Global macro expert Raoul Pal predicted that Ethereum would play a role similar to 'silver' in the global banking system, replacing financial hegemony. Furthermore, scenarios have emerged suggesting Ethereum could rise to at least 5,000 dollars and potentially up to 60,000 dollars in a future bull run. This reflects the expectation that Ethereum will establish itself as a core financial infrastructure beyond a mere cryptocurrency. The overwhelming validator network size, reaching 920,000, also demonstrates Ethereum's robust security and decentralization.
Ripple (XRP) is expected to be upgraded to a 'monster asset' as regulatory risks are resolved and institutional capital inflow shows signs of intensifying. Notably, 65 million dollars flowed into XRP spot ETFs in April alone, breaking the highest inflow record for 2026. This is a clear signal of how strong institutional investors' interest in XRP is.
Ripple CEO Brad Garlinghouse expressed confidence, even mentioning the possibility of XRP surpassing Ethereum. News that Mastercard is reviewing payments using the Ripple-based stablecoin RLUSD is good news, increasing the potential for expanded utilization of the XRP Ledger. While there are concerns about a massive sell-off, such as the unsealing of 1.5 billion dollars worth of XRP, positive forecasts also suggest that a cryptocurrency market structure bill could end the lawsuit between Ripple and the SEC, leading XRP to break above 10 dollars.

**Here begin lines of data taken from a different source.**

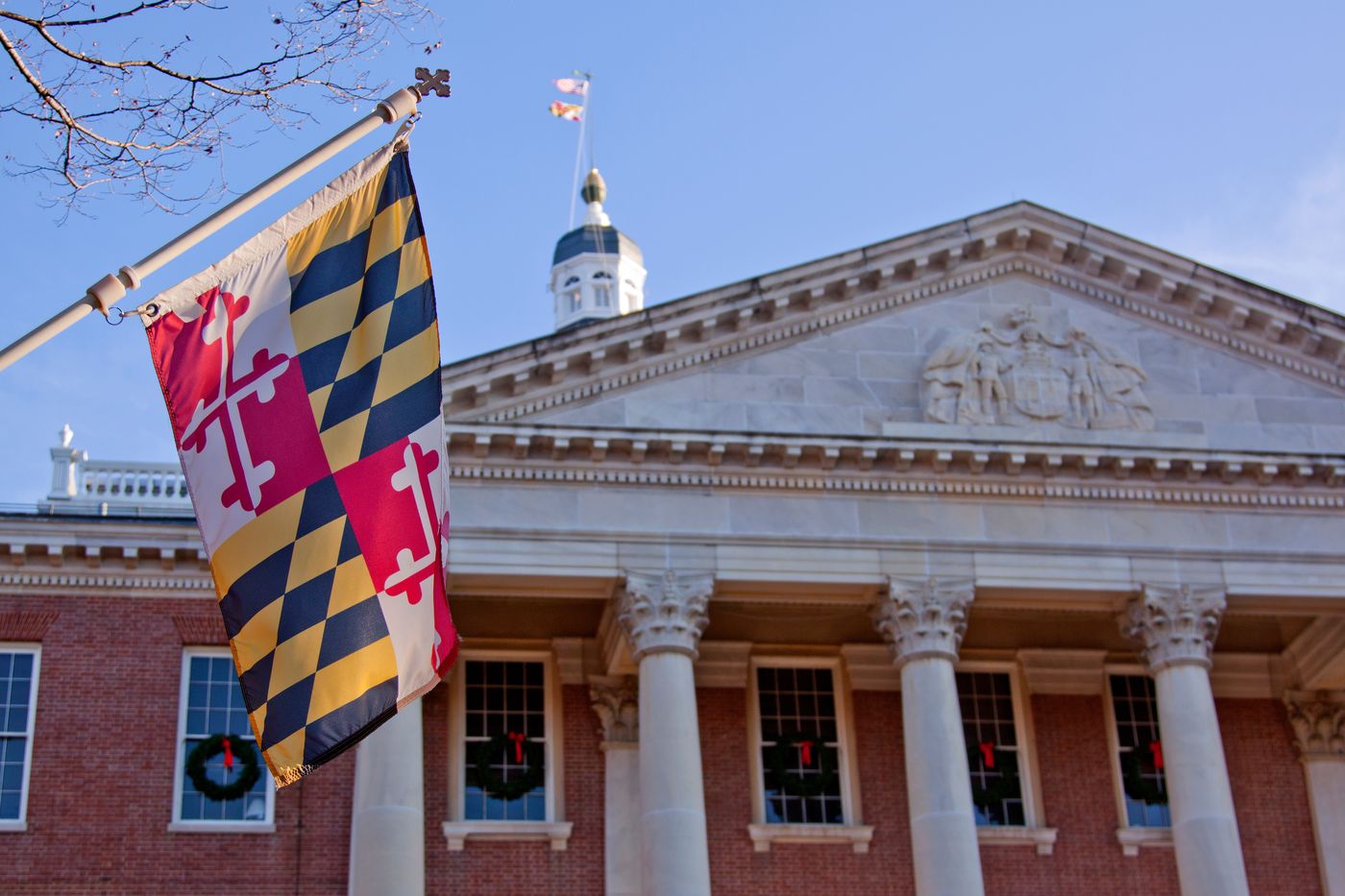 Maryland flag flying in front of the State House in Annapolis, MD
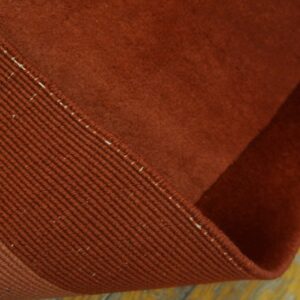 A rust-colored low-pile rug is curled, exposing the ribbed edge binding on worn yellow wood flooring.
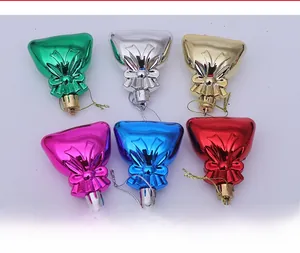 Detail of colorful electroplated Christmas gift bag pendants with ribbon bows for tree decor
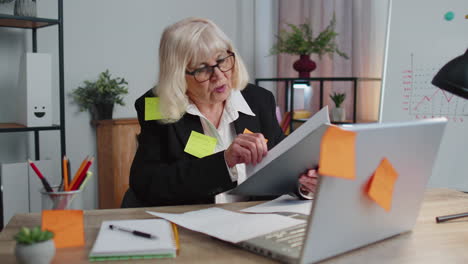 tired exhausted senior business woman office manager with laptop sticky notes sticks with many tasks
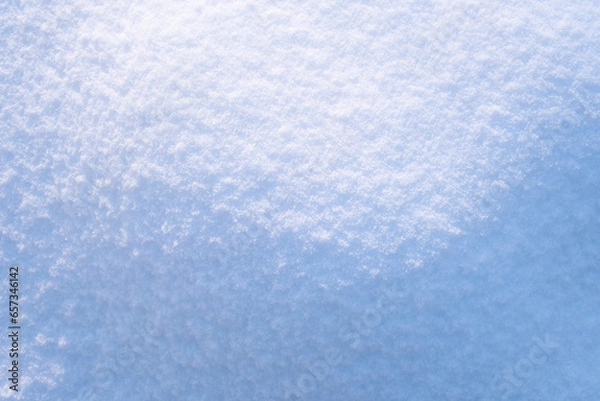 Fototapeta Beautiful light and shadow pattern. Hilly snow surface close-up in sunny day. Natural winter texture abstract background. Copy space, top view.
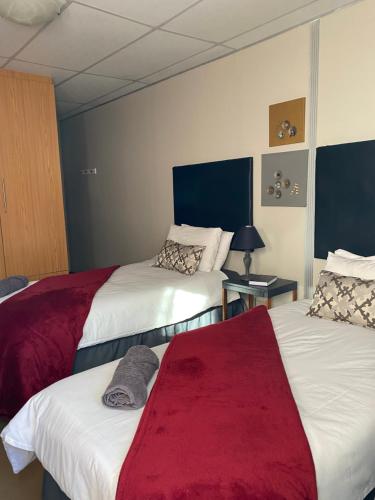 a hotel room with two beds and a red blanket at Straebe Stay in Bloemfontein
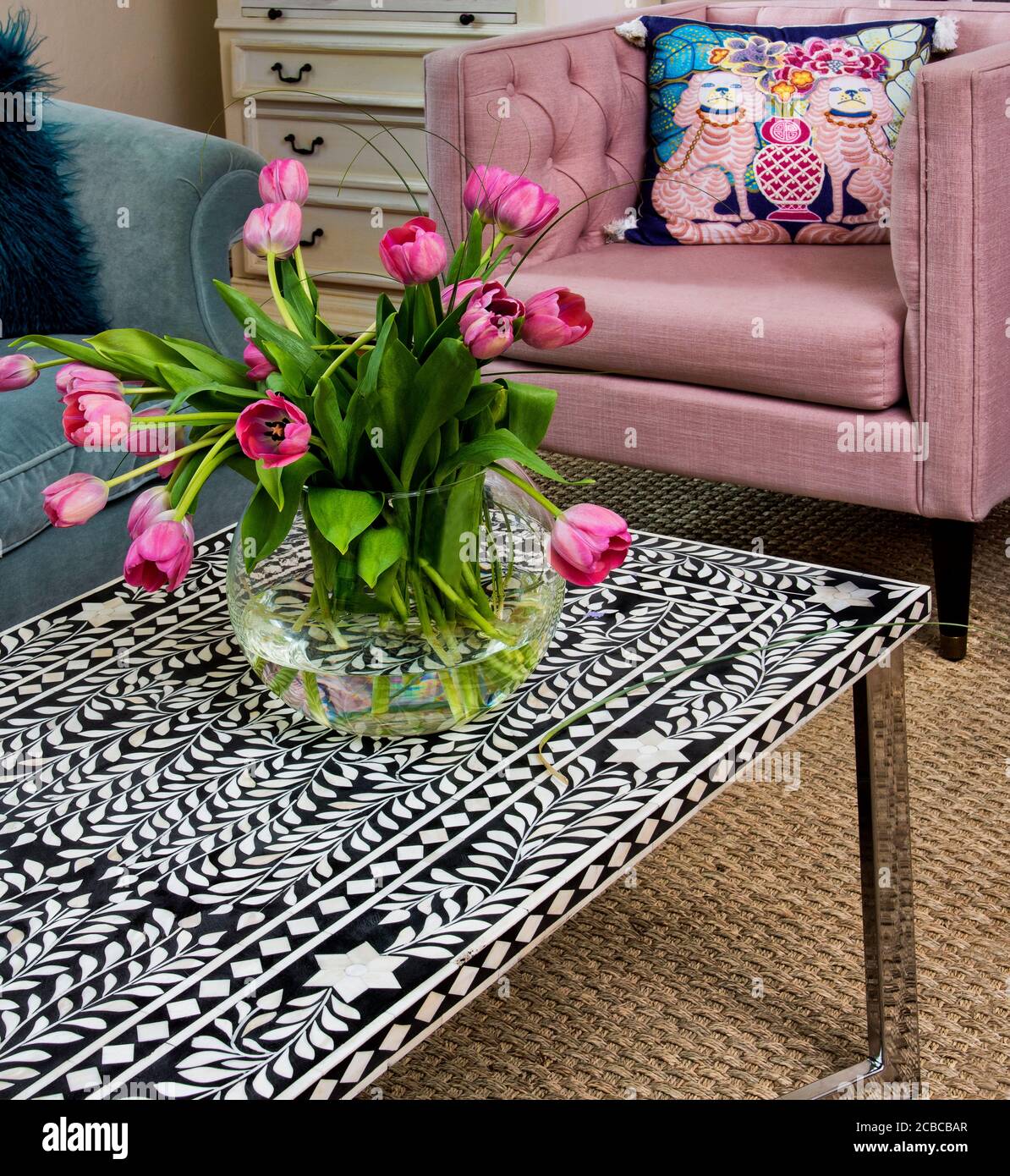 Table basse en mosaïque noire et blanche avec tulipes roses Vase Banque D'Images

The meme coin market reacted most sensitively to the negative news from the Middle East, experiencing evaporated trading volumes and sharp declines. However, at the same time, expectations for a rebound in Dogecoin, Shiba Inu, and Pepe are spreading amid the sentiment that "one ruling can flip the game." Dogecoin, in particular, continues interesting experiments, such as the unveiling of a new project concept combining it with gold. Technical analysis also suggests that it has completed a perfect correction phase and a signal for a vertical rise to 5 dollars has been detected, so it's worth watching.

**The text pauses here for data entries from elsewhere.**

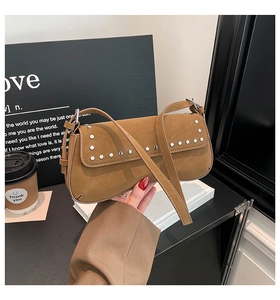 Detail of caramel brown rivet shoulder bag held against urban lifestyle background decor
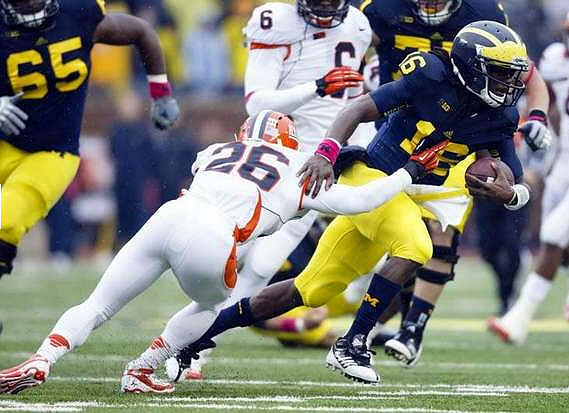 Patrick Omameh (65), Michael Schofield (75), and Denard Robinson (16)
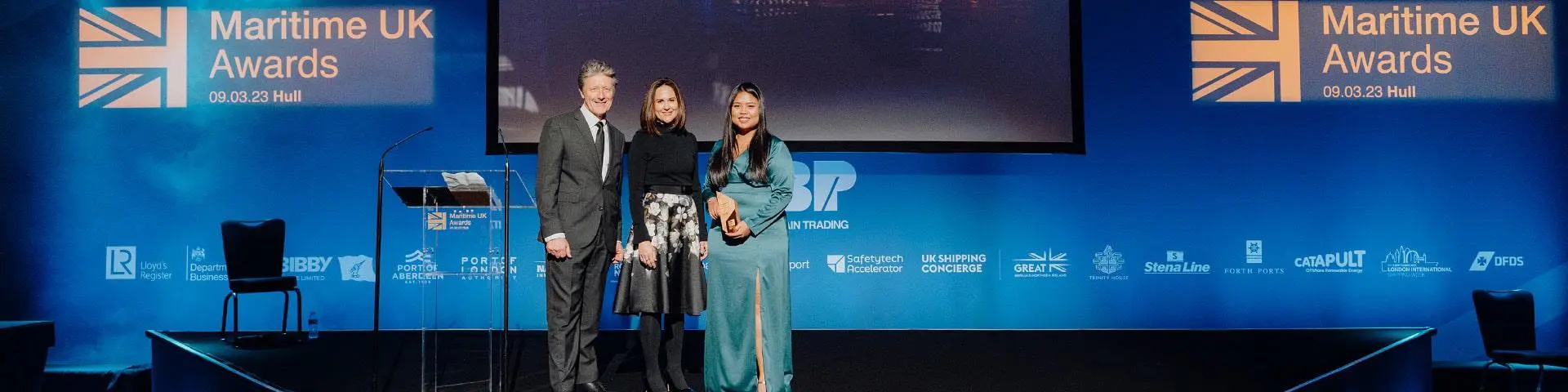 Helen Kelly and Molly accepting her award on stage at the Maritime UK Awards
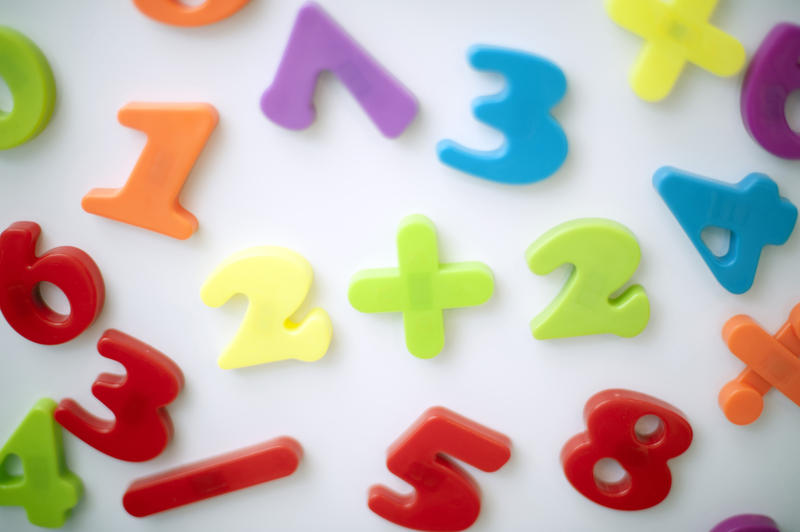 Learning maths with colourful plastic numbers and mathematical symbols scattered on a white background
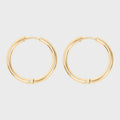 Gold hoop earrings on a light gray background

Meanwhile, the RAVE token has been embroiled in transparency controversies, including allegations of price manipulation and a temporary sharp drop in the futures market. As the Bitget CEO has stated that an investigation will be launched, such market manipulation practices must be strongly eradicated. Worldcoin, despite its collaboration with large corporations, saw investors "exiting," reminding us once again that positive news does not always lead to price increases.

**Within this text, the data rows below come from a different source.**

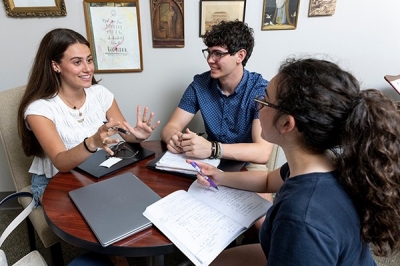 SLLC-CLAS students sitting around a table talking and smiling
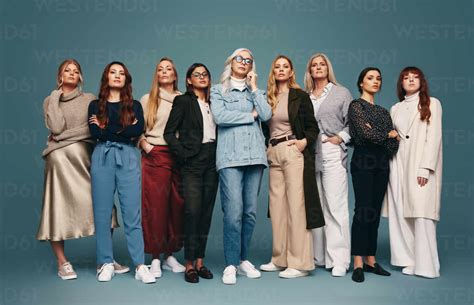 Diverse group of women standing together in a studio. Group of strong ...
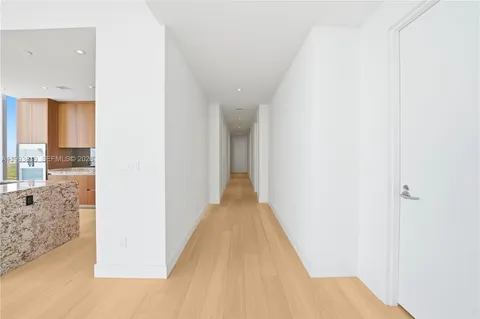 a view of empty room with wooden floor and floor to ceiling window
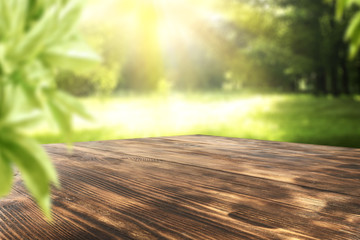 Poster - wooden desk and garden space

The recent news that AI-driven trading, where artificial intelligence decides and executes trades without human intervention, accounts for nearly half of the virtual asset market is very interesting. Coupled with the always-on nature of the crypto market, the evolution of AI into a key trading entity replacing humans is a significant change that could completely alter the landscape of the blockchain market in the future.
Furthermore, Circle's launch of the 'USDC Bridge,' supporting native cross-chain transfers of USDC, will further enhance the usability and liquidity of stablecoins. However, security issues, such as the HyperLiquid hacking incident or warnings about Chinese "counterfeit" Ledger wallets, remain critical challenges. Alongside technological advancements, continuous efforts must be made to create a safe investment environment.
Today, the market showed significant volatility due to geopolitical risks from the Middle East, but major assets like Bitcoin, Ethereum, and XRP are consistently generating positive signals in their respective areas. Rather than being swayed by short-term market conditions, we encourage you to make wise investment decisions based on figures and facts from a long-term perspective. We can create a brighter and more energetic blockchain world!